(Extracted listing)
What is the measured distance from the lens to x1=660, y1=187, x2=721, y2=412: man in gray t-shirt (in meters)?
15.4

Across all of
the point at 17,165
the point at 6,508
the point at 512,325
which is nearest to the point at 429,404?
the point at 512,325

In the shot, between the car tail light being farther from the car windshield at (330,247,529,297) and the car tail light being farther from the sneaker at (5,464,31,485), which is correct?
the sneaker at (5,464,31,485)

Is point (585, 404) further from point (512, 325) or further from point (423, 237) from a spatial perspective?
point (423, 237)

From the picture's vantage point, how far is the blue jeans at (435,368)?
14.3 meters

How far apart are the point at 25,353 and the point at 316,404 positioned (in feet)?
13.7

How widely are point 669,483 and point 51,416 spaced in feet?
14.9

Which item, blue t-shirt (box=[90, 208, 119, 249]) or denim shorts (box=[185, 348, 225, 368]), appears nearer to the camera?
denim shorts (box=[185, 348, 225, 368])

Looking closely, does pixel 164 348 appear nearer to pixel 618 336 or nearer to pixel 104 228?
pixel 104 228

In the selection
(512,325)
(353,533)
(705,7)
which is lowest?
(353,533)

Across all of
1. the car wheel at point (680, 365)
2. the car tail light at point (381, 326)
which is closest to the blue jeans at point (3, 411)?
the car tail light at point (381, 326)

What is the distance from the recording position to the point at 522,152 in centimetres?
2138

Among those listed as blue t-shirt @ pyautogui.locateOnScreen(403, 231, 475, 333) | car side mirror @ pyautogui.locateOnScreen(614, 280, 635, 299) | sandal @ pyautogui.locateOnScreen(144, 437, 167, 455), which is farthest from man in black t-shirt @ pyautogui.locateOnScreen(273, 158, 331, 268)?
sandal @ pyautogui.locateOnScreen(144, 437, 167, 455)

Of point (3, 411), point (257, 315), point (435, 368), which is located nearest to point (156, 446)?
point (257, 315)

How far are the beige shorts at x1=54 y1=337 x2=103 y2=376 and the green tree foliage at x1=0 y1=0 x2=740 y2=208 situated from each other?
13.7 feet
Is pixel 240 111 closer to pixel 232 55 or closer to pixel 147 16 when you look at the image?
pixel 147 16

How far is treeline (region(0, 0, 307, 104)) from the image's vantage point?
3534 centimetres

*Short exercise*: Reproduce word for word the lines from the one containing "How far are" through the end of the listing.

*Output for this task*:
How far are the beige shorts at x1=54 y1=337 x2=103 y2=376 and the green tree foliage at x1=0 y1=0 x2=740 y2=208 situated from each other?
13.7 feet
Is pixel 240 111 closer to pixel 232 55 or closer to pixel 147 16 when you look at the image?
pixel 147 16

How far is treeline (region(0, 0, 307, 104)) from the image's vantage point?
3534 centimetres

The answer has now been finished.